-- DOCUMENT PASSAGE --
- - - - -

District U-46 Board Member’s Dishonest FB Post About Rep. Ives

District U-46 Board Member’s Dishonest FB Post About Rep. Ives
Written By Laurie HigginsTraci O’Neal Ellis, far Left school board member in Illinois School District U-46, which was embroiled in a controversy last spring over the superintendent’s secret decision to sexually integrate restrooms and locker rooms, has joined the fracas over the Chicago Tribune’s biased reporting about State Representative Jeanne Ives. This is the twisted comment Ellis has offered on her school board member Facebook page, accompanied by a link to the Trib article:

The proposition by a legislator that there should be different tiers of students entitled to safe learning spaces and that the teachers who labor to provide them are anything less than stellar for affirming the humanity of students is deplorable. But considering the source, not unexpected.

Wow.
It is utterly dishonest to state that Rep. Ives proposed “that there should be different tiers of students entitled to safe learning spaces and that the teachers who labor to provide them are…less than stellar.” That’s not merely a mischaracterization. It’s a lie. Considering it came from the woman who called the Republican National Convention the “Klanvention,” it’s not unexpected.

- - - - -

-- PROVIDED DATA --
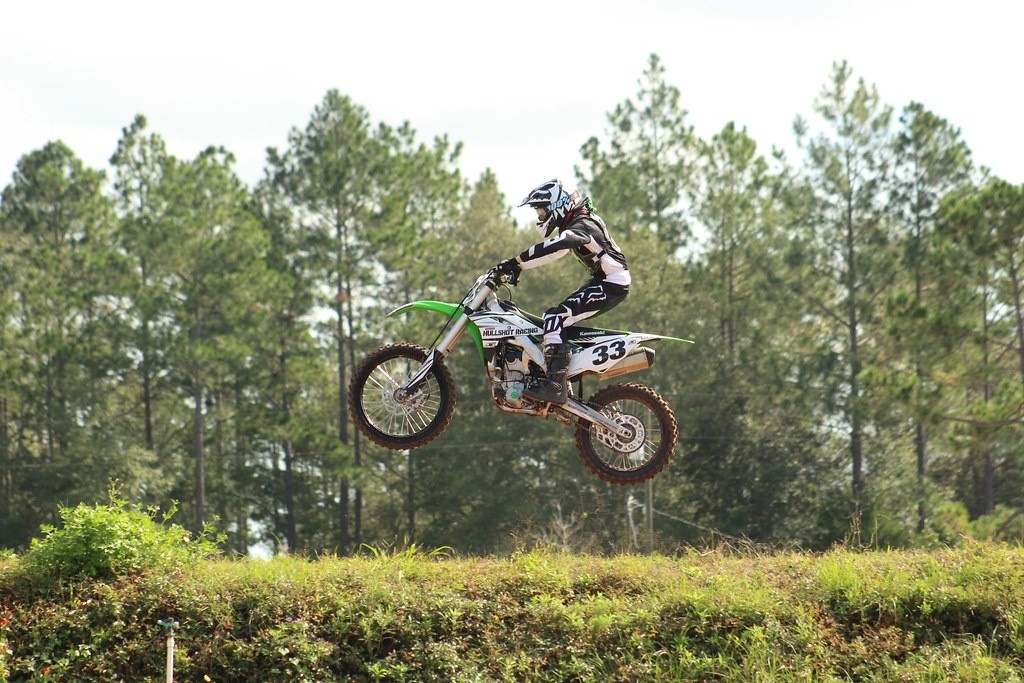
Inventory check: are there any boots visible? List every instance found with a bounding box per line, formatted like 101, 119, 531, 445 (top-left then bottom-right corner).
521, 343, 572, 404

- - - - -

-- COMPLETE THE FOLLOWING --
1. Translate this sentence from the opinion piece about Rep. Ives into Spanish: "That's not merely a mischaracterization."
2. In the opinion piece about Rep. Ives, what name did Ellis give the Republican National Convention?
3. Write the next part of the opinion piece about Rep. Ives, beginning after its final sentence.

-- ANSWER SET --
1. Eso no es simplemente una caracterización errónea.

2. She called it the "Klanvention."

3.
Astonishingly, just yesterday afternoon, Ellis posted this on her FB page:
Oh, and by the way, I absolutely, unequivocally, stand by my comment about the RNC, because, you know, free speech and all. #Klanvention
How does someone get elected to a school board who calls Republicans–some of whom are her constituents– Klansmen? I wonder if the Chicago Tribune considers such a pernicious statement newsworthy.
As I needed to do yesterday, I’ll try to bring some clarity—oh, and some honesty—to this discussion.
To my knowledge, Rep. Ives has never proposed or suggested that “there should be different tiers of students entitled to safe learning spaces.” If Rep. Ives did propose this, Ellis has an ethical obligation to provide conclusive, indisputable evidence for her claim. If she has no evidence, she owes Rep. Ives a public apology.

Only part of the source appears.